Update the items starting at the line that contains "How far is the" and ending at the end of the items, replacing "furthest" with "farthest" and leaving everything else unchanged; give only those lines.
[BEGIN LISTED ENTRIES]
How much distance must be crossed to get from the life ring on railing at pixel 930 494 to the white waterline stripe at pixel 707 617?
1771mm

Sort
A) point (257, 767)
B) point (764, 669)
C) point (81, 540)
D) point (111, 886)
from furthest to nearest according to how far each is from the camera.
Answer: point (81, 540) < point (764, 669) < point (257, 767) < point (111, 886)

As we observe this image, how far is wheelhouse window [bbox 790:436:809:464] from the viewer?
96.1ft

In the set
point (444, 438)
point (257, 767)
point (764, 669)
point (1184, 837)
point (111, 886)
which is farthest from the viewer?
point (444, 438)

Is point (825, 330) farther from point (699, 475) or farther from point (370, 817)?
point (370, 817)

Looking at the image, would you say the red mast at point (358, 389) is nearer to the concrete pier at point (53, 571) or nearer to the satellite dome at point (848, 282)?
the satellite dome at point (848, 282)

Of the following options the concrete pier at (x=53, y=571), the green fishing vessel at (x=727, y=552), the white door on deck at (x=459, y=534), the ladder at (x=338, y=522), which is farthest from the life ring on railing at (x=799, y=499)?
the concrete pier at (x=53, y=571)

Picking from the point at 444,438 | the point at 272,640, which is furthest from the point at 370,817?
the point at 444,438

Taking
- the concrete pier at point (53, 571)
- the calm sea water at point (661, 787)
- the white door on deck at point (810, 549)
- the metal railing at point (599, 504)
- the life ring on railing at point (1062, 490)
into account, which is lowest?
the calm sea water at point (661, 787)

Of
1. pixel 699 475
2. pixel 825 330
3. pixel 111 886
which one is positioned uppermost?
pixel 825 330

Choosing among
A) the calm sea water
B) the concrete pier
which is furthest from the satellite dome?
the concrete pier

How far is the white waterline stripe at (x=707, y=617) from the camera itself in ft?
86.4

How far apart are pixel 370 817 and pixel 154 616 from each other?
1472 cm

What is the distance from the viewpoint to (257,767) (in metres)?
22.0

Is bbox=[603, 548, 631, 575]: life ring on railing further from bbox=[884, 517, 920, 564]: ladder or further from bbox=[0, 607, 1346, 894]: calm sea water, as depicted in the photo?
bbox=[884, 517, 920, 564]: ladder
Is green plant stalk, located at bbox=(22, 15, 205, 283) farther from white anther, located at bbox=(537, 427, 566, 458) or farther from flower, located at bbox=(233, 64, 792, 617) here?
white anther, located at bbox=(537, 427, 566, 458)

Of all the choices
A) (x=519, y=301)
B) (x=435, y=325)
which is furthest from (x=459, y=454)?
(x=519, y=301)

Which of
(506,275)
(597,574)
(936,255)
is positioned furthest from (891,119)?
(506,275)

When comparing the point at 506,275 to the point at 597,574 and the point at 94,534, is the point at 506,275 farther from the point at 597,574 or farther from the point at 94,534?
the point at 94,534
[END LISTED ENTRIES]
▸ ANSWER TO THE PROBLEM
How far is the white waterline stripe at (x=707, y=617) from the camera itself in ft?
86.4

How far apart are pixel 370 817 and pixel 154 616 from each other?
1472 cm

What is the distance from the viewpoint to (257,767) (in metres)?
22.0

Is bbox=[603, 548, 631, 575]: life ring on railing further from bbox=[884, 517, 920, 564]: ladder or further from bbox=[0, 607, 1346, 894]: calm sea water, as depicted in the photo?
bbox=[884, 517, 920, 564]: ladder
Is green plant stalk, located at bbox=(22, 15, 205, 283) farther from white anther, located at bbox=(537, 427, 566, 458) or farther from flower, located at bbox=(233, 64, 792, 617) here?
white anther, located at bbox=(537, 427, 566, 458)

Of all the choices
A) (x=519, y=301)
B) (x=435, y=325)
which is farthest from (x=459, y=454)?
(x=519, y=301)

Which of
(506,275)
(597,574)
(936,255)
is positioned farthest from (891,119)?
(506,275)

When comparing the point at 506,275 to the point at 597,574 and the point at 94,534, is the point at 506,275 farther from the point at 597,574 or farther from the point at 94,534?
the point at 94,534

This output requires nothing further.